Train Back On Tracks

When I saw Glen Beck weeping on his show and saying "Thank you, Mr. President!" after his previously having called Barack Obama both a fascist and a communist, there came a sense that some things have now changed.

The psychopath who emptied 31 bullets into a crowd in Tucson last week was not particularly right-wing nor left-wing, although he does appear to have absorbed several demented ideas from those on the extreme right who love to be panicked. He had asked his congressman, Gabrielle Giffords, a Zen koan - "How can there be government when words make no sense?" She could find no sense in his words, and he was insulted.

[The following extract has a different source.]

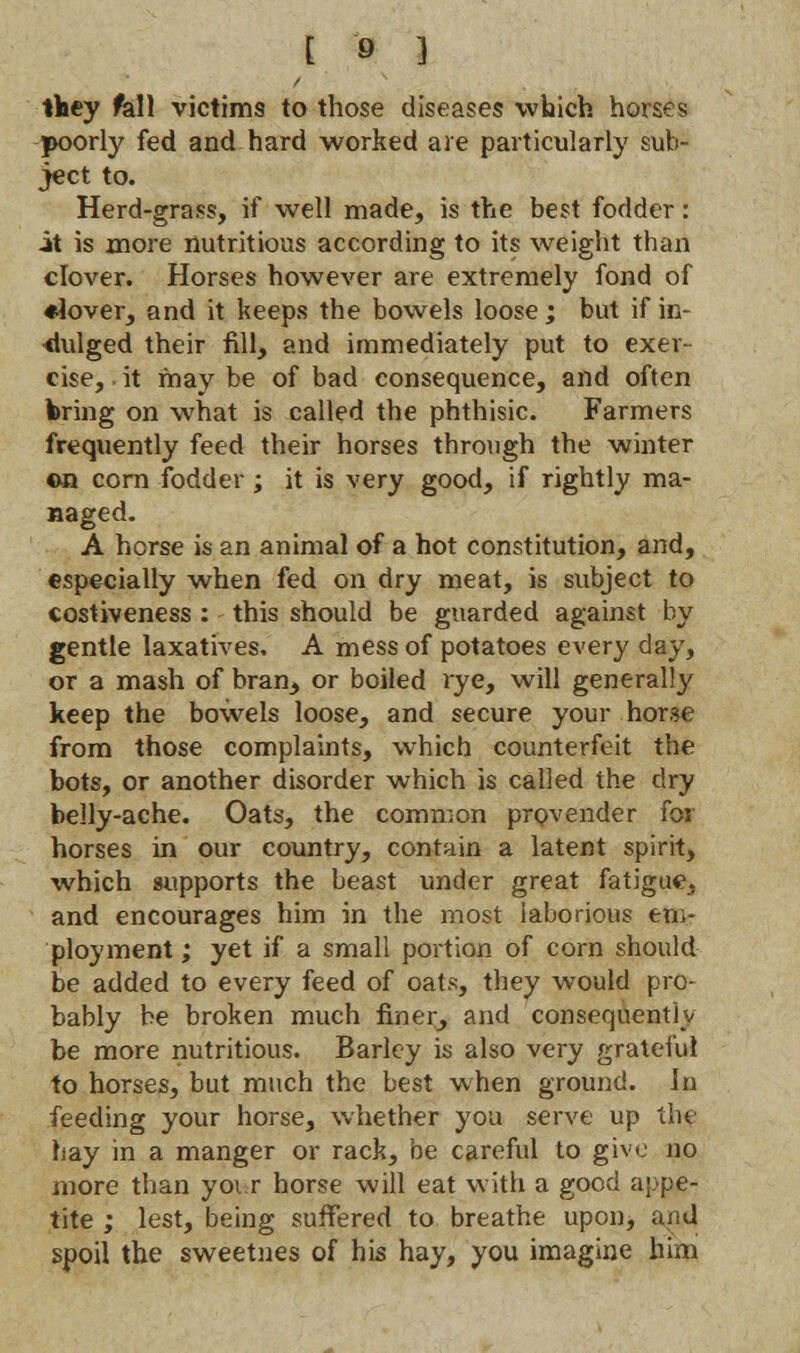 they fall victims to those diseases which horses poorly fed and hard worked are particularly sub- ject to. Herd-grass, if well made, is the best fodder: it is more nutritious according to its weight than clover. Horses however are extremely fond of ♦lover, and it keeps the bowels loose; but if in- dulged their fill, and immediately put to exer- cise, . it may be of bad consequence, and often bring on what is called the phthisic. Farmers frequently feed their horses through the winter en corn fodder; it is very good, if rightly ma- Haged. A horse is an animal of a hot constitution, and, especially when fed on dry meat, is subject to costiveness : this should be guarded against by gentle laxatives. A mess of potatoes every day, or a mash of bran, or boiled rye, will generally keep the bowels loose, and secure your horse from those complaints, which counterfeit the bots, or another disorder which is called the dry belly-ache. Oats, the common provender for horses in our country, contain a latent spirit, which supports the beast under great fatigue, and encourages him in the most laborious em- ployment ; yet if a small portion of corn should be added to every feed of oats, they would pro- bably be broken much finer, and consequently be more nutritious. Barley is also very grateful to horses, but much the best when ground. In feeding your horse, whether you serve up the hay in a manger or rack, be careful to give no more than yoi r horse will eat with a good appe- tite ; lest, being suffered to, breathe upon, and spoil the sweetnes of his hay, you imagine him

This could happen to anyone. Suddenly conservatives who once espoused weaponry and called for killing their opponents if they did not beat them in the elections backpedaled furiously. Sarah Palin's map of the US showing gunsights lined up on the congressional districts where she wanted to defeat an incumbent suddenly became a map of "surveyor's markings".  Congressmen denied what they had been.

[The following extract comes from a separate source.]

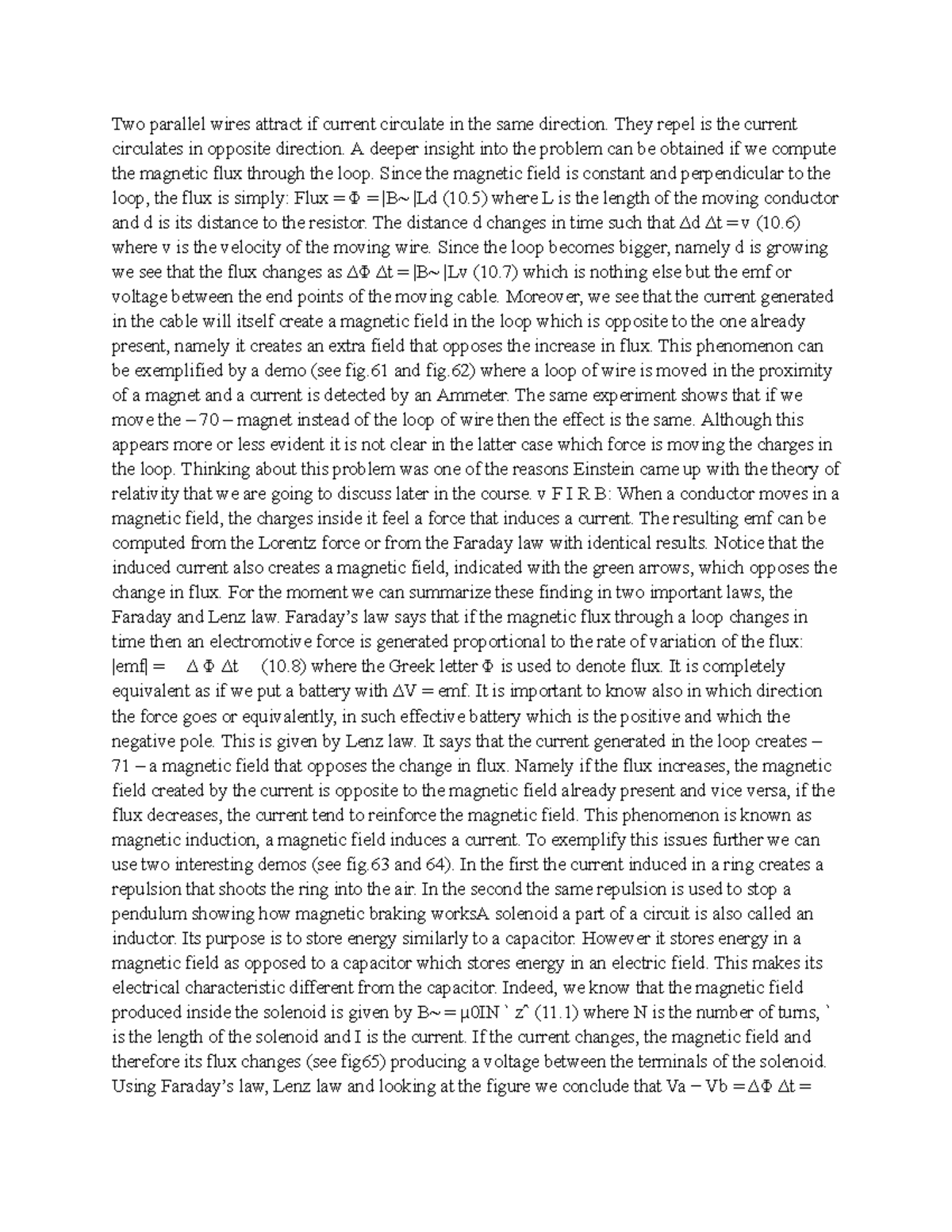 Physics Two parallel wires attract if current circulate in the same direction. They repel is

Then, at a stunning gathering to memorialize the lives that had been taken, Barack Obama refocused the national attention on the victims, on those who just happened to be there when the gunman exploded. When a madman kills, all the damage is collateral damage.

Calling for an end to demonizing and vindictiveness, Obama targeted the source of America's illusory anger. Calling for a straight-forward exchange of ideas, he provided a role for the unhappy, a route toward a world of common understandings. Calling for an end to artificial divisions and made-up conflicts, he pointed America toward a unitive future.

Perhaps Fox News, Glen Beck's employer, had learned that Wikileaks now has "insurance" files on owner Rupert Murdoch. Perhaps the call for a unitive process simply pulled the rug out from under Beck and the oxygen out of his studio. Perhaps hearing Attorney General Holder reading from the New Testament's second letter of Paul to the Corinthians led Beck to realize that we are all God's  disciples, even if we do not announce it to the world.

Perhaps America's differences have become now surrounded by America's unity.

Perhaps they always were.

On MSNBC news last night, on the very liberal Keith Olbermann show, who should appear as guest but an arch-conservative, a very logical arch-conservative, the National Journal's Reihan Salam, who managed to differ without demonizing.